Sickling times of individual erythrocytes at zero Po2

Abstract

A rapid-reaction parallel-plate flow channel was used to study the kinetics of erythrocyte sickling upon sudden deoxygenation with sodium dithionite. The erythrocytes were recorded on 16-mm film or video tape and visually tracked in time. Sickling was identified by morphologic criteria. At the flow rate used in these studies, the rate of sickling was a reaction-limited process. There was no loss of cellular deformability or membrane flicker before the onset of sickling. Typical sickling times for sickle (SS) cells and trait (AS) cells at room temperature in isotonic buffer were 2.0 and 70 s, respectively. Increasing the buffer osmolality resulted in shorter sickling times and under hypotonic conditions the time required for sickling was prolonged. Between pH 6.4 and 7.0 there was little change in the time required for 50% of the originally discoidal cells to sickle (t50); whereas a marked increase in t50 occurred between pH 7.4 and 7.6. Whole populations of AS and SS erythrocytes were separated into three fractions after centrifugation.
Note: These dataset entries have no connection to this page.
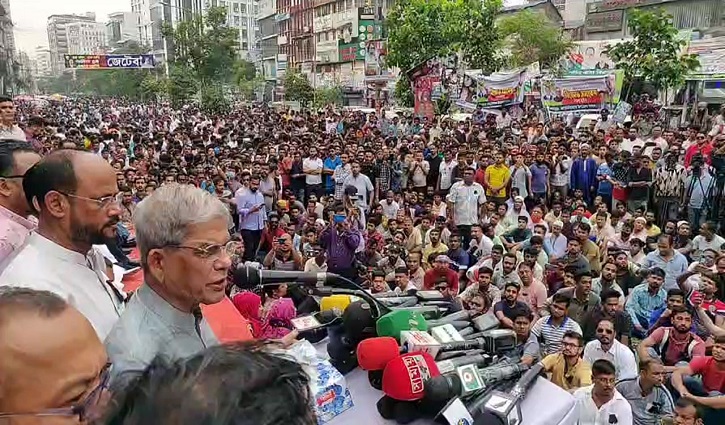 গুলি করে হত্যা আর সহ্য করা হবে না: ফখরুল গুলি করে হত্যা আর সহ্য করা হবে না: ফখরুল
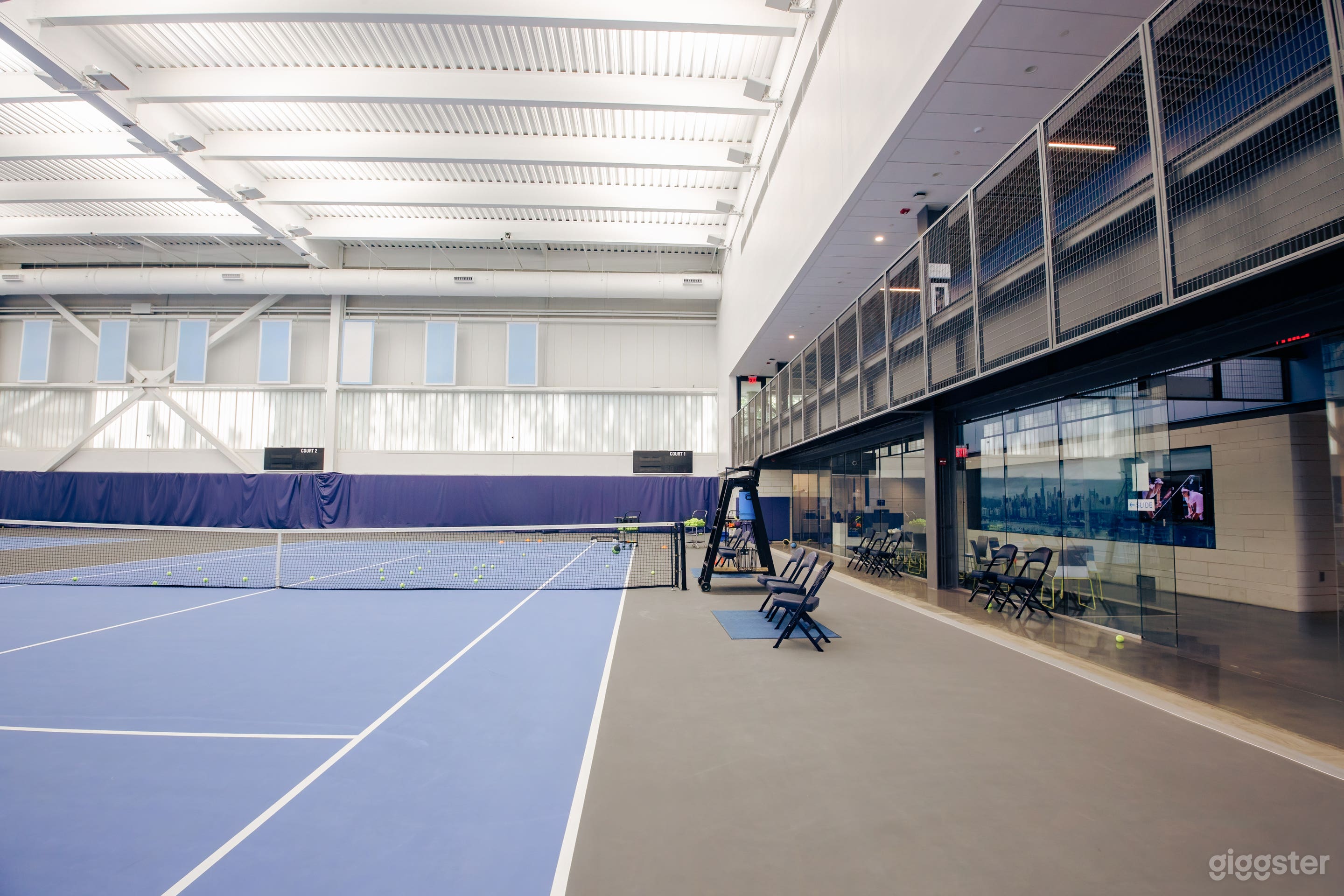 Huge Facility with Tennis Courts and Iconic Design Photo 3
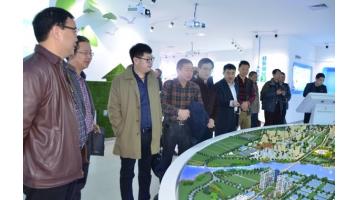 清华环保总裁八期班莅临合乐HL8参观领导工作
The t50 of the fractions progressively decreased from top to bottom, which paralleled an increase in mean corpuscular hemoglobin concentration (MCHC). The t50 decreased as the temperature was increased from 13 degrees to 34 degrees C. This temperature effect was more pronounced for cells that had osmotically induced reductions in MCHC. A two-step process for erythrocyte sickling is proposed: an initial lag phase, during which there is little or no change in internal viscosity, followed by a rapid phase of cellular deformation. The lag phase is altered by changes in MCHC, pH, and temperature.